This year’s festival – with a theme of “Peace, Freedom and Prosperity” – will take place in venues across Kampot, with satellite events in Kep and Phnom Penh, presenting literary workshops, poetry slams, book launches and other cultural events such as “Sprayin’ the Word”, a street art workshop with Guatemalan artist Erick Gonzalez.
Beginning tonight in the capital, with an invitation-only opening party at British ambassador’s residence, the KWRF will then move to Kampot for 3 – 6 November before its wrap-up party in Phnom Penh on Monday, 7 November.
Several authors will be launching books at the festival, with KWRF co-founder Wayne McCallum presenting A River and A Valley Far Away, the story of his time spent living in the Cambodian wilderness.
Also in attendance will be Lok Ta, who at 91 is the oldest living member of Cambodia’s ethnic Bunong tribe. He will take part in the “Indigenous Voices” event, a five-hour workshop including a panel discussion on the vanishing Bunong culture as well as a musical performance by musicians from Mondulkiri province.
KWRF will screen films throughout the festival, showing titles such as The Man Who Built Cambodia, a new documentary profiling iconic Cambodian architect Vann Molyvann. The Kingdom’s musical talent will be on display throughout the KWRF, with live performances by ten bands and 18 singer-songwriters including the Kampot Playboys, the Khmer Magic Music Bus and Kat Weiner.
● ● ● ●
▶ **Exercise goal**
Reproduce the festival article word for word from "Beginning tonight in" to "the Cambodian wilderness.". The records have no connection to the festival article.

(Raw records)
● ● ● ●
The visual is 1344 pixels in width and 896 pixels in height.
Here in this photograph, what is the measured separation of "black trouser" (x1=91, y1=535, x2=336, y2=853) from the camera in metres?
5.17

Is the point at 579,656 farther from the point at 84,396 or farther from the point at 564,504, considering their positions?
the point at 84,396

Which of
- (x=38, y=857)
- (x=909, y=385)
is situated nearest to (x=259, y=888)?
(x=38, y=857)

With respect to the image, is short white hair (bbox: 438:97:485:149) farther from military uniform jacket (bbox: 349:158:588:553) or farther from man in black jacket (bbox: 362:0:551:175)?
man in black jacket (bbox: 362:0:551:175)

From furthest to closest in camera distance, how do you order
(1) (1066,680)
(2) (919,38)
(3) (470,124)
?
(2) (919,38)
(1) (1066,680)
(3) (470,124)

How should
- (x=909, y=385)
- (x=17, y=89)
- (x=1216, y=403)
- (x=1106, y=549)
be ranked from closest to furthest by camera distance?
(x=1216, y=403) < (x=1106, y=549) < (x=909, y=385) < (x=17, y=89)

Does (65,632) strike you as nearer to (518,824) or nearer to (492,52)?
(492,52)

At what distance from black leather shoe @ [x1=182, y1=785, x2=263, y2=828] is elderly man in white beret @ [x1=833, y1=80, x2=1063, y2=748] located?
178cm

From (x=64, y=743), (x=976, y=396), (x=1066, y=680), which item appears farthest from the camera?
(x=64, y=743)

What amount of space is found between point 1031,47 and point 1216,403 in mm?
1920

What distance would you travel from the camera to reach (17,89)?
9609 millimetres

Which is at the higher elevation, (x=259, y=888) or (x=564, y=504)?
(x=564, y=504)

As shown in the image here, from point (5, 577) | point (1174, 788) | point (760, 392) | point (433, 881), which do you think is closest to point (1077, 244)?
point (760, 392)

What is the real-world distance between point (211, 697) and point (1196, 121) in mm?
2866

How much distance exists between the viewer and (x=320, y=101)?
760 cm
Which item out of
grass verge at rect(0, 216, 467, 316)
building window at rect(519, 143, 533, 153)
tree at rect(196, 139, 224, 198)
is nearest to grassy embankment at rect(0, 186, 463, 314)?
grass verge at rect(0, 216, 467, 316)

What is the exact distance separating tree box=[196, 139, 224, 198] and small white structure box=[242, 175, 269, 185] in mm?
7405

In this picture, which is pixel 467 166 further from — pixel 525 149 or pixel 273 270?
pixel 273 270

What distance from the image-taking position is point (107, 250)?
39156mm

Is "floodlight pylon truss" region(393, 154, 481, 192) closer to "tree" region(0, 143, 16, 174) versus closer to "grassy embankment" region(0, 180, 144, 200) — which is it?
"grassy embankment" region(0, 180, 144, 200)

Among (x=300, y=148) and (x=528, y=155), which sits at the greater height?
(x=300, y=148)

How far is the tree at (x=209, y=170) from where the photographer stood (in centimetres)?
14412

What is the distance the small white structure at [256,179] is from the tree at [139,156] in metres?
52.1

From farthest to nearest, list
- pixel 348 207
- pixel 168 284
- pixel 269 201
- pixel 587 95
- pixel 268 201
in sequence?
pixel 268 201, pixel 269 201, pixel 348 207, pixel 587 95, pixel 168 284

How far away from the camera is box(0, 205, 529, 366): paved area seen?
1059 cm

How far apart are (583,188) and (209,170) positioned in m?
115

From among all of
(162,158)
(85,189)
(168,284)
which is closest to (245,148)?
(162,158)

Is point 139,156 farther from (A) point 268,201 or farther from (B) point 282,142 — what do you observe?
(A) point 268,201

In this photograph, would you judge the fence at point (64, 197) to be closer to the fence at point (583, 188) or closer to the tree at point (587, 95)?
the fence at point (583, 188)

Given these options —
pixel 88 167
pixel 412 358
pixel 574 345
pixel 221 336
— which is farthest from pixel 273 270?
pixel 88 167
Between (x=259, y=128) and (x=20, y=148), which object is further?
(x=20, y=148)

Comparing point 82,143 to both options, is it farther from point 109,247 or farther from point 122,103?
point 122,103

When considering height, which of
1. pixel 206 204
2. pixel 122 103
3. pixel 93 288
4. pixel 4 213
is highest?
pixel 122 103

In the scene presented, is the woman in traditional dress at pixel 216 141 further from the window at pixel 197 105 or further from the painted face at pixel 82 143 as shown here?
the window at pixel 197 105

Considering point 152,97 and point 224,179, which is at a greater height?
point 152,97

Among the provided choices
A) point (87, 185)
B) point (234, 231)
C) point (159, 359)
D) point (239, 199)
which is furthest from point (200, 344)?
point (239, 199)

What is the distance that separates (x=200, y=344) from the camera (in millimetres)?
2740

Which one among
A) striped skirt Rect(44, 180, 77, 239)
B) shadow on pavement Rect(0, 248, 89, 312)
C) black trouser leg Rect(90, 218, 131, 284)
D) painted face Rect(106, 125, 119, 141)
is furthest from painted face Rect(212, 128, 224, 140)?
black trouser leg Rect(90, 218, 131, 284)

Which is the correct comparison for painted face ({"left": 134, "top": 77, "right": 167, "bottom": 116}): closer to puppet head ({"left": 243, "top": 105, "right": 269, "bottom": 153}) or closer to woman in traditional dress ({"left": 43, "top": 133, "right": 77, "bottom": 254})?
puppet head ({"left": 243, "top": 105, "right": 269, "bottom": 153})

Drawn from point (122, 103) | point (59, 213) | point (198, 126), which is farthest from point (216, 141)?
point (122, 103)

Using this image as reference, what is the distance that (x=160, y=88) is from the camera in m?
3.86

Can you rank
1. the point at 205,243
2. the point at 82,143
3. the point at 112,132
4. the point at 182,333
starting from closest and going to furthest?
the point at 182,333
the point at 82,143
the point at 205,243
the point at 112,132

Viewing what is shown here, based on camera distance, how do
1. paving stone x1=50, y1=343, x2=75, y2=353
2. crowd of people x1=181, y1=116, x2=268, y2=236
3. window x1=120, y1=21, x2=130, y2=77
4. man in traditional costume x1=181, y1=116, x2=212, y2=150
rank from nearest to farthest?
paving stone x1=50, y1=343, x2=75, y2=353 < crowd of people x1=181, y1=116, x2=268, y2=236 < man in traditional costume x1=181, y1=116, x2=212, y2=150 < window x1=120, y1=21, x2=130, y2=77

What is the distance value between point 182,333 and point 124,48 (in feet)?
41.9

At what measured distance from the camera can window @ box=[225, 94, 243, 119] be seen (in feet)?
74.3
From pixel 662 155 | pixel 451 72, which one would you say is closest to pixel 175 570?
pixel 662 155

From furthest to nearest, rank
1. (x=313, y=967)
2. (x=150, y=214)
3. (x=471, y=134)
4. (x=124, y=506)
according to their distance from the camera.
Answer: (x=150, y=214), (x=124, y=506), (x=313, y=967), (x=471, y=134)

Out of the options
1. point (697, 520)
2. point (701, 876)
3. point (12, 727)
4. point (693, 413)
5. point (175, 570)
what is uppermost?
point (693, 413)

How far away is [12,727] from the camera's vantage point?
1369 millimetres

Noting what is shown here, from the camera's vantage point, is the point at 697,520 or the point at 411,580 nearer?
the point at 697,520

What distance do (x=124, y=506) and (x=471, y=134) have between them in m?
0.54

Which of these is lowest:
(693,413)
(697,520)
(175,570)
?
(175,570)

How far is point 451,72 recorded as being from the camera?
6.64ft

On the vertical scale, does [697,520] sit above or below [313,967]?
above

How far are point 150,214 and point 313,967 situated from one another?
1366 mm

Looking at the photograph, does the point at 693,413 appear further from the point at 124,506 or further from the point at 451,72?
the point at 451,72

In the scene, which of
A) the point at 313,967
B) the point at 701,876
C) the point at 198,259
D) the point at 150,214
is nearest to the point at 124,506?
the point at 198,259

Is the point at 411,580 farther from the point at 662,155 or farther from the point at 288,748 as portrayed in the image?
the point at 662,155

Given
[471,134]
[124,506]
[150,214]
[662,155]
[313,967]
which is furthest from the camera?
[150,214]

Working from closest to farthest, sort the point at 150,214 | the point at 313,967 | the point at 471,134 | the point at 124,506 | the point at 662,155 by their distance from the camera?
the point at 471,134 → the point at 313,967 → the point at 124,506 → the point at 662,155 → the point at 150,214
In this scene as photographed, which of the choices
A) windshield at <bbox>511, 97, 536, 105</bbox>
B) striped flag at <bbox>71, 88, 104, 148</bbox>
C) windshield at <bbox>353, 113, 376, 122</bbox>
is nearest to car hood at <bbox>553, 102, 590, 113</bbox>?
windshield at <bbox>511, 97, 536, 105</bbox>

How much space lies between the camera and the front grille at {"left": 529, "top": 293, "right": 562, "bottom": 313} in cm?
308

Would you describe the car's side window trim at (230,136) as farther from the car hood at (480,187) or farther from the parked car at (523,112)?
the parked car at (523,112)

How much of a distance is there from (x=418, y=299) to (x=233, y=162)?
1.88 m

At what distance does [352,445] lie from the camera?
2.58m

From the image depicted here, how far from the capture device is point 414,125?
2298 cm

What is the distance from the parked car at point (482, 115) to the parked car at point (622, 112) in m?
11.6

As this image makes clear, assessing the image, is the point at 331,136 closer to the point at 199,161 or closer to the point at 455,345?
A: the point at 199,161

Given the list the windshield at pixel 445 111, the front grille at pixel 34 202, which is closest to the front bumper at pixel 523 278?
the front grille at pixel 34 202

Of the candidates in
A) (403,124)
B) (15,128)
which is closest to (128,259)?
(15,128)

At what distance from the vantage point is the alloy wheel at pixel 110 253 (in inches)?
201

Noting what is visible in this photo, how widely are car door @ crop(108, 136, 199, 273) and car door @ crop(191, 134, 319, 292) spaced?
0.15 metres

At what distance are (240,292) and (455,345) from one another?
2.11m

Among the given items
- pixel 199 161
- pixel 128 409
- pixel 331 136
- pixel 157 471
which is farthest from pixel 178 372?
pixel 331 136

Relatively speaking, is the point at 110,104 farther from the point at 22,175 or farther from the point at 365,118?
● ● ● ●
▶ **Solution for this exercise**
Beginning tonight in the capital, with an invitation-only opening party at British ambassador’s residence, the KWRF will then move to Kampot for 3 – 6 November before its wrap-up party in Phnom Penh on Monday, 7 November.
Several authors will be launching books at the festival, with KWRF co-founder Wayne McCallum presenting A River and A Valley Far Away, the story of his time spent living in the Cambodian wilderness.